After winning the Siver fight, McGregor jumped out of the octagon and got into the face of Featherweight Champion Jose Aldo, who was sitting cageside. Their bout was supposed to be next for McGregor and was scheduled to headline UFC 189 in July of 2015. Unfortunately, Aldo suffered a rib injury in training two weeks before the scheduled bout and had to pull out of the fight. UFC management had to scramble and put together an Interim Featherweight Championship fight for McGregor.
This time, McGregor ended up facing Chad Mendes, the second best featherweight in UFC history. For most of his career, Mendes had been known for his wrestling. Recently, however, he had strung together several impressive knockout wins. With much improved striking Mendes was 17-2, with his only losses coming against Aldo. He had garnered wins over Cub Swanson, Clay Guida, Nik Lentz, and Ricardo Lamas. He was the real deal, a well-rounded, elite wrestler that many thought would maul McGregor. In the first round of their fight, Mendes basically did that. McGregor was taken down multiple times and was behind on the scorecards headed into the second. Then, McGregor did what he customarily does. He punched his opponent in the head multiple times and knocked him out. McGregor beat the best wrestler in the featherweight division; by knockout, with three seconds left in the second round, on two weeks notice. Wow. McGregor was the new interim Featherweight Champion. He did what most experts thought he couldn’t.

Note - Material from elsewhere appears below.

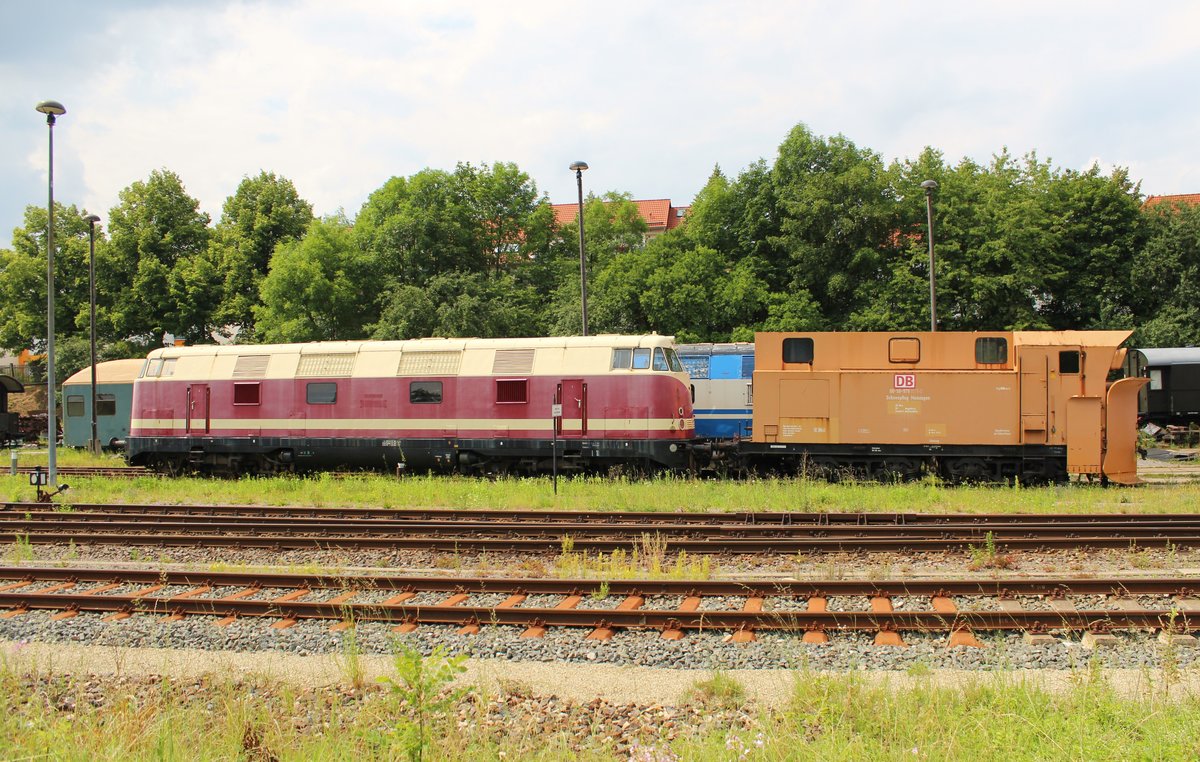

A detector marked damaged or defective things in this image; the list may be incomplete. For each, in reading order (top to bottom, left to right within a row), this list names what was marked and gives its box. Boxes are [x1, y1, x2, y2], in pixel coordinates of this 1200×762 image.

rusty rail track [0, 504, 1192, 552]
rusty rail track [0, 564, 1192, 640]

He is 6-0 in the UFC, beating several ranked fighters by knockout and another with his ruined knee. Despite all of this, a large percentage of fans and pundits think McGregor is all talk and hype, dislike his persona, and dismiss his fighting resume. Subsequently, they speak badly of his MMA game and ability as a top tier featherweight. These people cannot see the forest through the trees. And there are tons of them. McGregor is so clearly an elite fighter, mowing down every guy he has faced in the UFC. Just look at his resume.
What more could he have done in his UFC career?
Right now, Conor McGregor has backed up all his hype and is the most underrated fighter in the world. His talk and fighting ability are one in the same: truly special.